Tuvimos muchas exposiciones que tenían que ver con nuestro entorno, Catia, así como publicaciones que surgían de la misma comunidad. De este modo, a pesar de nuestro efímero presupuesto, tuvimos muchos aciertos dentro del inmenso deseo de cambiar e iniciar caminos nuevos en torno a la museología y la curaduría en el país.

Sabemos que has sido garante de mantener el legado de tu madre, Sofía Ímber. Has sido pilar del mantenimiento del Museo Arte Contemporáneo, incluso hoy en día como directora del Proyecto Macsi.org junto a Arts Connection Foundation. ¿Podrías hablarnos sobre ese proceso?  

Inclusive antes de mi llegada a Estados Unidos en 2015, me venía dando cuenta de que el patrimonio, las exposiciones, publicaciones de las instituciones museísticas del país no aparecía en las redes. No había registro de las grandes exposiciones de los museos, de un período histórico, donde la cultura había florecido y la actividad artística en el país se multiplicaba. Precisamente, una de las cosas más importantes con la que hemos estado trabajando con Arts Connection Foundation es el tema de la memoria y el patrimonio. Las nuevas generaciones deben estar al tanto de nuestro patrimonio. 

Sofía Ímber con sus hijas Daniela y Adriana

Hay que recordar que en Venezuela tuvimos muestras de Henri Moore, Robert Rauschenberg, el festival de video, donde participó Charlotte Moorman; Fernando Botero, Lucio Fontana. Debemos digitalizar y hacer accesible al mundo toda la información.

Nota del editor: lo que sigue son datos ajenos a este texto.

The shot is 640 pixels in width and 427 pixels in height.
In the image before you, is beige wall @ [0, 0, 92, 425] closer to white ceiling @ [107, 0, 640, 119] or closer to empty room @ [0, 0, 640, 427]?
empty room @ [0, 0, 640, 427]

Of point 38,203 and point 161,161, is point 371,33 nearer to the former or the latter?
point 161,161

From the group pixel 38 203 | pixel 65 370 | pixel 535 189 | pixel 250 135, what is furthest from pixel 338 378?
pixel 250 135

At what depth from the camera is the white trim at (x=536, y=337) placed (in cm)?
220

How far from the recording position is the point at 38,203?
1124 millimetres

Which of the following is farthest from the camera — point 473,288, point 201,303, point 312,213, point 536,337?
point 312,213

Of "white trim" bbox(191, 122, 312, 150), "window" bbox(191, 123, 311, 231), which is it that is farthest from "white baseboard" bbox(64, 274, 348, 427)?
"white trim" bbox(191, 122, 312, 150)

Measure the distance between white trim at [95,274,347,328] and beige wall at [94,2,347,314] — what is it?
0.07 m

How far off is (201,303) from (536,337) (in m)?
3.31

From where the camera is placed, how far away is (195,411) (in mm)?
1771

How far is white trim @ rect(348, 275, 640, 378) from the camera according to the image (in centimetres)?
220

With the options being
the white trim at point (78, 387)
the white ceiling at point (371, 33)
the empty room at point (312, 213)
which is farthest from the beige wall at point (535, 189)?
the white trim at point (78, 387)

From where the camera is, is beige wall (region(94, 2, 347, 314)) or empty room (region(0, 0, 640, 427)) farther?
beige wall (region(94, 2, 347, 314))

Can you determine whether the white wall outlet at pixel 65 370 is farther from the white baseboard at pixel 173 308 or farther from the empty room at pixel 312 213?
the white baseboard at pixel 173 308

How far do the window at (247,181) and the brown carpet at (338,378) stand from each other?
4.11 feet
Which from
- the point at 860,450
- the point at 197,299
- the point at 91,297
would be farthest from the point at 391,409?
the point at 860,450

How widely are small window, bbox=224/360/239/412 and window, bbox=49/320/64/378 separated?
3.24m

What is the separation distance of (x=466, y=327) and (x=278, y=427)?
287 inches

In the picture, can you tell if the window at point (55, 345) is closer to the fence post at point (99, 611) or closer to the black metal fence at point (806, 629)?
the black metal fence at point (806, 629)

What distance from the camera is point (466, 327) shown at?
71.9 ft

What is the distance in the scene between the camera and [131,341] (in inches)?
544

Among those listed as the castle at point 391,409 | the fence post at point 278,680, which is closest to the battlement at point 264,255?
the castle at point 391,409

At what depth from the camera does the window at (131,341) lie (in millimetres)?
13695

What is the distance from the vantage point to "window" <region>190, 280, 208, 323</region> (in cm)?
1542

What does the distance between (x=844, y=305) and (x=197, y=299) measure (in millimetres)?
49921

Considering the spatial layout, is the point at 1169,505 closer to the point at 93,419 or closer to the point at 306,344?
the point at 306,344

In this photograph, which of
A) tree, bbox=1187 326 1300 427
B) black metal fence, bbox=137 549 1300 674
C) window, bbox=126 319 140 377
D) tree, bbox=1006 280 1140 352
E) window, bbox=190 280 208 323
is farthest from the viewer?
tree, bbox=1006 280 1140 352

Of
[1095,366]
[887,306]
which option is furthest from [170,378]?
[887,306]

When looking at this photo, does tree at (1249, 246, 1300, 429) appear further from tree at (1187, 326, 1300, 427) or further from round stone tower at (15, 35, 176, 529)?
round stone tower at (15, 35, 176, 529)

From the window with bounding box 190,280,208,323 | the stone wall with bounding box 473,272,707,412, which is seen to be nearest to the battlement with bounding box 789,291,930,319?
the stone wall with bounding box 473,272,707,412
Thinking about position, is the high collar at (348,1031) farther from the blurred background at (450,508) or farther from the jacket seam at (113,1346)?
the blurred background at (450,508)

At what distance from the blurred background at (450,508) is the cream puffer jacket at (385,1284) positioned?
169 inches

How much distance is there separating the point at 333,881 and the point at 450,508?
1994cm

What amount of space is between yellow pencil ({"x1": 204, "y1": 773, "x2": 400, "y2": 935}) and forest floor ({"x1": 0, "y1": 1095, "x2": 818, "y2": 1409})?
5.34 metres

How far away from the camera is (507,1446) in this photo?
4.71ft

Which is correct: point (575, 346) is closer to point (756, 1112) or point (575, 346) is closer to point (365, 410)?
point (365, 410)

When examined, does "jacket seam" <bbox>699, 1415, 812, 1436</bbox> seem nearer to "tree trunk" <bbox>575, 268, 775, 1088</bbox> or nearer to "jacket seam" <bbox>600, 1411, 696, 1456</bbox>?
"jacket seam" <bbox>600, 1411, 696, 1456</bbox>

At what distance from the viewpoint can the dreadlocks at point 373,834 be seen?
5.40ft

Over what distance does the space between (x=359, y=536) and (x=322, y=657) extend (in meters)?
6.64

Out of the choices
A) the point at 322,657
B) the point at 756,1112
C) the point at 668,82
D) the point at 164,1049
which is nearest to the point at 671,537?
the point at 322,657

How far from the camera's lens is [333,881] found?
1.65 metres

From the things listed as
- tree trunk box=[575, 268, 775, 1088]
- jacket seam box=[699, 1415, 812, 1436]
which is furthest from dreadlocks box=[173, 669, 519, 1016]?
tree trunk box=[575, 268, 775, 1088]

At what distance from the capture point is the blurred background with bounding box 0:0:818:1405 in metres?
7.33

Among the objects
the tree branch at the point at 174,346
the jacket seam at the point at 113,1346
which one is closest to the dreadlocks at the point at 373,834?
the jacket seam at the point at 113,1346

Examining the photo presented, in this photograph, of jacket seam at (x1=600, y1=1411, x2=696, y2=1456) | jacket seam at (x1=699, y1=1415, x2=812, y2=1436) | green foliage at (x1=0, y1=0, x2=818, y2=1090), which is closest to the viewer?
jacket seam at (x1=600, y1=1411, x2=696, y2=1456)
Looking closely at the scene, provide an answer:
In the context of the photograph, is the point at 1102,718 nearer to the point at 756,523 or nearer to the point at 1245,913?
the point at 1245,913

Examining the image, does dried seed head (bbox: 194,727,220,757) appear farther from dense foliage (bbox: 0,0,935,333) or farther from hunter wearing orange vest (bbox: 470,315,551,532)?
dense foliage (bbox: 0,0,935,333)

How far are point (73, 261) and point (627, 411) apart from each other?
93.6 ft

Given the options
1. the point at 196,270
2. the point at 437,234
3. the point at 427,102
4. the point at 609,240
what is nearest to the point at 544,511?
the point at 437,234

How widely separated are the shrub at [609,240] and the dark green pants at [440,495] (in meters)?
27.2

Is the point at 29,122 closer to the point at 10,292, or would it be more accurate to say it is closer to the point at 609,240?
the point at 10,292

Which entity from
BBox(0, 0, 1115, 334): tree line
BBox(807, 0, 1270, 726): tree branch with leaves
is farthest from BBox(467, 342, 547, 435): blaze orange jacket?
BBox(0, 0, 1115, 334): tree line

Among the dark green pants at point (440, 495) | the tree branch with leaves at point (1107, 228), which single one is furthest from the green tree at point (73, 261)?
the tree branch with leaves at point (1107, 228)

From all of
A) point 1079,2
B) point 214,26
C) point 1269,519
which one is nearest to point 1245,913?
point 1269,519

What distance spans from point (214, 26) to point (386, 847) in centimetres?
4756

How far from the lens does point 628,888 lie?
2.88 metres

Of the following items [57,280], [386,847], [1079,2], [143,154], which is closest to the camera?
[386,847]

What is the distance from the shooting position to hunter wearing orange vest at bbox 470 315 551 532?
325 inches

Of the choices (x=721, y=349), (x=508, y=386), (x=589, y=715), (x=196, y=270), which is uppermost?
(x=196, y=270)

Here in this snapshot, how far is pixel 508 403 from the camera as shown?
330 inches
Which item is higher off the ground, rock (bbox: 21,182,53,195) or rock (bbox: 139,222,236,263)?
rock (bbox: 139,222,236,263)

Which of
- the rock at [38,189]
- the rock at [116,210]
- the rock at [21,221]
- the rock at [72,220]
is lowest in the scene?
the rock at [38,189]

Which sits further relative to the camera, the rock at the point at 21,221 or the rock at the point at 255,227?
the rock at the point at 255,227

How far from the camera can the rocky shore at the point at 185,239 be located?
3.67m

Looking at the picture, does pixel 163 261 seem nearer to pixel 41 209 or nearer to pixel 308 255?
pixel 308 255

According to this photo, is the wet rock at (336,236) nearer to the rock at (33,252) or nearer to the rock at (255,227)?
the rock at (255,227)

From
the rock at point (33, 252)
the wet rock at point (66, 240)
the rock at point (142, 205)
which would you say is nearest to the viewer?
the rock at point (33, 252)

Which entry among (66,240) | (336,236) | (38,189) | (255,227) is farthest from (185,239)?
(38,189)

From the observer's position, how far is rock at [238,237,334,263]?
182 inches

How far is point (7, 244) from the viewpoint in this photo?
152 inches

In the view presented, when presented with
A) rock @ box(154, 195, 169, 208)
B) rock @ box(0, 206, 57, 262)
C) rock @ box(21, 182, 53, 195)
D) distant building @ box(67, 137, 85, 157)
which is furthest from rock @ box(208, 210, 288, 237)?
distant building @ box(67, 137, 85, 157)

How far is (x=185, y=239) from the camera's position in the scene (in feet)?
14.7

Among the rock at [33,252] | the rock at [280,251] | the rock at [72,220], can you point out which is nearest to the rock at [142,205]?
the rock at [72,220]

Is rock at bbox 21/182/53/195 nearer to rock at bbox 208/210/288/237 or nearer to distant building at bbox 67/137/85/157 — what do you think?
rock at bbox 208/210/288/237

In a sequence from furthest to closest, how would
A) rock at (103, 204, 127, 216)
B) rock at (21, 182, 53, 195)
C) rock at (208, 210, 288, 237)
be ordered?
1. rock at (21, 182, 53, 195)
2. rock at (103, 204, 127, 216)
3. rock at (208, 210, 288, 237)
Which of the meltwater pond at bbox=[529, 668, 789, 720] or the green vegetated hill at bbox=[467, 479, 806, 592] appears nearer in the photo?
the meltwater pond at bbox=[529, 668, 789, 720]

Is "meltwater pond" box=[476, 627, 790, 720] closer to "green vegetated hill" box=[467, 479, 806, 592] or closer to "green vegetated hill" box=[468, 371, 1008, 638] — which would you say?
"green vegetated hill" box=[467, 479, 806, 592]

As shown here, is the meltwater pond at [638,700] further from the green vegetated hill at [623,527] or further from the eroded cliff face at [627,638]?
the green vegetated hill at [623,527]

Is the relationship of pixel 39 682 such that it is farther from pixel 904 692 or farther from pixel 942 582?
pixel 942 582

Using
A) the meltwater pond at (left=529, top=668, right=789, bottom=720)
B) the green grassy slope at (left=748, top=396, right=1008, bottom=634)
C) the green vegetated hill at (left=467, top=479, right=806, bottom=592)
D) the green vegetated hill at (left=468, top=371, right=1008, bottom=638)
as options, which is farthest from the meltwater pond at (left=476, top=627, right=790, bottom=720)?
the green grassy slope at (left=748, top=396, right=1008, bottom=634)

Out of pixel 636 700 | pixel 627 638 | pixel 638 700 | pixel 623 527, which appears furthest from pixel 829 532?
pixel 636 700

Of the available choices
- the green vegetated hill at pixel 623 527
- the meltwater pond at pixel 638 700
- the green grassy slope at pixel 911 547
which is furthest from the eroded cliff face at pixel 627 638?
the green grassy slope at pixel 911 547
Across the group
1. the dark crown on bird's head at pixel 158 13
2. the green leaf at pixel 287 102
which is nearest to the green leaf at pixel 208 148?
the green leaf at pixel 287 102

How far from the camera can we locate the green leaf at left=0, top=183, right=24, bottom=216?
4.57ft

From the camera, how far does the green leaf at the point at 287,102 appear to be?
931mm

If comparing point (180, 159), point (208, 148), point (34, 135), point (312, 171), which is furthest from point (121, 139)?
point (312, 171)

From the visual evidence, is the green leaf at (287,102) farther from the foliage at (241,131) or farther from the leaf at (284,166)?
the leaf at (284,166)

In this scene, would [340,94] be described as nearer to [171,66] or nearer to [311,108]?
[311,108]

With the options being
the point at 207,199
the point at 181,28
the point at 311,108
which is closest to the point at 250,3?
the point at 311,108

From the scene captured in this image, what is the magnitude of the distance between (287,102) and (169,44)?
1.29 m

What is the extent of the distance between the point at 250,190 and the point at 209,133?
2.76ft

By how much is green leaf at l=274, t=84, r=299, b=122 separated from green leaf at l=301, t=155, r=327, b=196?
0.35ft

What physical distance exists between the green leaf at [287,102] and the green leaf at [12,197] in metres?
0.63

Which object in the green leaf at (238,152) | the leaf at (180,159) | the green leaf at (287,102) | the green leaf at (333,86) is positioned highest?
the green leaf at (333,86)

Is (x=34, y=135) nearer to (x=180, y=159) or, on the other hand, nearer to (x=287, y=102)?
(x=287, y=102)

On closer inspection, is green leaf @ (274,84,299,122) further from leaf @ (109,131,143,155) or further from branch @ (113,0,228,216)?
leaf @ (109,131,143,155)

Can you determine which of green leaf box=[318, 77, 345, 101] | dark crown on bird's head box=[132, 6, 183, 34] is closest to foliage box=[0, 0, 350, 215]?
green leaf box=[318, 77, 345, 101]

He estado trabajando con el archivo de mis padres junto con el proyecto del Macsi bajo el paraguas de Arts Connection. Este proyecto se inauguró con una exposición en Pinta 2018, hace tres años, en homenaje a mi mamá, Sofía Ímber. Su aporte tanto en el arte, como en los medios de comunicación han contribuido a la historia contemporánea de Venezuela y América Latina. Digitalizando la correspondencia desde los años 40, los artículos de prensa que inclusive van desde comienzos de los cuarenta en el caso de mi mamá y mi papá, sentí la urgente necesidad de que ese legado no sólo tenía que mantenerse, sino que era necesario promocionarlo, hacerlo accesible y que fuese material para investigaciones y publicaciones. 

Mi mamá donó 14 mil libros a la Universidad Católica Andrés Bello, incluyendo catálogos, libros de arte, revista especializadas tanto en las artes plásticas, como literatura. La idea es  que las nuevas generaciones dispongan de ese material de estudio e investigación. Se incluyen los programas de televisión (por cierto, tenemos un canal de Youtube que se llama Sofía Imber) y ahora estamos organizado y digitalizando los programas de TV con artistas, visitas de personalidades, programas de radio, películas, material fotográfico tanto de entrevistas como de exposiciones y todas las actividades culturales, inclusive la parte social que también es reflejo de una sociedad.

Canal de Youtube Sofía Imber

Además, todo este trabajo que se está haciendo con Arts Connection va a estar vinculado con la Universidad de Miami y su Biblioteca. Gracias a un convenio, este importante archivo estará en su plataforma web. Estoy muy orgullosa de haber puesto y seguir poniendo mi granito de arena para preservar y promover el legado de mis padres y de mi padrastro, Carlos Rangel.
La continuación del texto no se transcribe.